In his book, Better, Atul Gawande described the remarkable performance of the Minnesota Cystic Fibrosis Center, where patients were living an average of 15 years longer than those at other centers. Why were they doing so much better? Warren Warwick, the director of the center, explained:
A person’s daily risk of getting a bad lung illness with CF [cystic fibrosis] is 0.5 percent. The daily risk of getting a bad lung illness with CF plus treatment is 0.05 percent. So when you experiment you’re looking at the difference between 99.5 percent chance of staying well and a 99.95 percent chance of staying well. Seems hardly any difference, right? On any given day, you have basically a one-hundred-percent chance of being well.
But it is a big difference. Sum it up over a year, and it is the difference between an 83 percent chance of making it through [the year] without getting sick and only a 16 percent chance.
As Gawande explains throughout his book, the doctors in his field who achieve high-performance are those who relentlessly strive it for it. Seemingly insignificant differences add up to big differences over time.
So when is enough enough?
Last week, our designer, Amy Wu Wong, was graphic recording a client meeting that I was facilitating. When we were setting up, I asked her to write down the five big ideas we’d be discussing, and I told her not to fuss over them too much, as they would probably change during our discussion. Amy proceeded to write them down, then stopped and gazed at one of them.
“What’s wrong?” I asked.
“It doesn’t look right. I’m going to do it over,” she responded.
I looked at what she had done. I couldn’t find anything wrong with her work. Frankly, I thought she had overdelivered (as she often does). So I looked at her and shrugged. “We have time,” I said. “If you want to do it over, do it over, but I think it’s fine.”
That was the key: We had time. I didn’t want to repress the instinct to strive for perfection. She saw something that I didn’t see, something that mattered to her. If we had other priorities, I would have told her to move on. But, we didn’t.
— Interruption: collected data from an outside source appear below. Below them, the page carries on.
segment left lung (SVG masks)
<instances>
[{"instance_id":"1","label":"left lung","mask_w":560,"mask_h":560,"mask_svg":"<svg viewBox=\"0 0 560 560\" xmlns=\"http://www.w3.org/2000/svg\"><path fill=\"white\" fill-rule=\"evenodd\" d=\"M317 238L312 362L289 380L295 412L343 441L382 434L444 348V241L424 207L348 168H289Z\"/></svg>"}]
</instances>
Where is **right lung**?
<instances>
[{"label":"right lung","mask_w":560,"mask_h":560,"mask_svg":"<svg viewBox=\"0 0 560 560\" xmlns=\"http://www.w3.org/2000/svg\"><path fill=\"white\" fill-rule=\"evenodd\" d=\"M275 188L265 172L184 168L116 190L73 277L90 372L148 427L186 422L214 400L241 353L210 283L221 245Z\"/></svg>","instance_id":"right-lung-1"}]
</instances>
Frankly, I was proud of her, proud to have her on my team, proud of the collective attitude that it reflects from all of us. We have high standards, and we’re constantly striving to raise the bar. Our challenge is finding balance, understanding that every choice we make is usually at the expense of something else. Through constant practice, we need to learn to do our best within reason, to take pride in what we achieve while continuing to strive to do even better.
Understanding what “within reason” means is the ultimate challenge. I am constantly coaching both clients and colleagues on how to work openly and transparently, which often amounts to being comfortable with revealing work-in-progress. By definition, “work-in-progress” is work that you’re not satisfied with. However, what we need to understand is that all work is ultimately work-in-progress, and that ultimately, it’s about doing the best you can within reason and letting go.